The Elms School is a co-educational private boarding prep school located in Colwall, Herefordshire, England. Including its pre-prep department, it caters for children from 2 to 13 years old. The Interim Headmasters for 2022/23 are David Pearce and Jonathan Bungard, who are members of the Boarding Schools Association and the Independent Association of Prep Schools (IAPS); The Elms was one of the IAPS's founding schools.

History
The Elms was founded in 1614 by Humphrey Walwyn of the Worshipful Company of Grocers, and is the oldest prep school still on its original site. The original school house was based on a farmhouse, built in the 1550s, on the edge of the village of Colwall in the lee of the Malvern Hills.

Although it is often referred to as the oldest prep school in the United Kingdom still located on its original site, according to The Rise of the English Prep School, the official inception date of The Elms as a prep school dates back to only 1867.
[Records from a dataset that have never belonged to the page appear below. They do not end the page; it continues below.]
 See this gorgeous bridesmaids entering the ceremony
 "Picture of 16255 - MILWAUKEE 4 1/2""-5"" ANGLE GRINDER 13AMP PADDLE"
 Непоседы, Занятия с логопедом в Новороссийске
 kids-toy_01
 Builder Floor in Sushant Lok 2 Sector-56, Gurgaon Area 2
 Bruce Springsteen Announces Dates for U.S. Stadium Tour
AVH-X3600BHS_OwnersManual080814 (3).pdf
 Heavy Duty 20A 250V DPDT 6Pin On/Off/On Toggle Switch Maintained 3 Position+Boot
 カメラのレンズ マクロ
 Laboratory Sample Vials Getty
In 2014 The Elms School celebrated its 400-year anniversary, and named a new dormitory after the late former Prime Minister Margaret Thatcher. It maintains close links with the Grocers' Company, and receives financial assistance from the company's charitable arm.

Facilities
The school has 150 acres of land, including a farm and a large outdoor arena for riding. As of 2013, The Elms was one of 98 schools in the UK with its own farm. The Elms has herds of Hereford cattle and Gloucester Old Spot pigs, which pupils help to tend, and show at county agricultural shows. Meat from the farm is served in the school canteen and sold to parents. Each class is responsible for tending a garden, and fruits and vegetables they grow are also used in the school kitchens.

Pupils may stable their own ponies at the school. The equestrian programme includes hunting. The school has its own puppy show, where children learn to judge hounds. In 2019, an annual hunt meeting at The Elms School was cancelled due to controversy on social media.
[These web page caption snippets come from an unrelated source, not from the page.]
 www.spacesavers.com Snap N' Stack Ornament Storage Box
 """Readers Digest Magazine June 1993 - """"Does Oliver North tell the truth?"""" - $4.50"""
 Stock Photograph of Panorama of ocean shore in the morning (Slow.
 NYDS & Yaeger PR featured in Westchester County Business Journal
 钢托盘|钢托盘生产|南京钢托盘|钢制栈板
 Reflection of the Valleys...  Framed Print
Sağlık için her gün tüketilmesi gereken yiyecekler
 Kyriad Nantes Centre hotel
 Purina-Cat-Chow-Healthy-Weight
The school also has a sports hall, theatre, swimming pool, astroturf, and science laboratories, as well as sports fields.

Academic life
The Elms is a preparatory school, preparing pupils for Common Entrance and senior school Scholarship examinations, mainly at 13+.  Pupils from the school have moved onto such schools as Cheltenham College, The Cheltenham Ladies' College, Dean Close, Eton, Gordonstoun, Harrow, Shrewsbury, St Marys, Calne and Tudor Hall.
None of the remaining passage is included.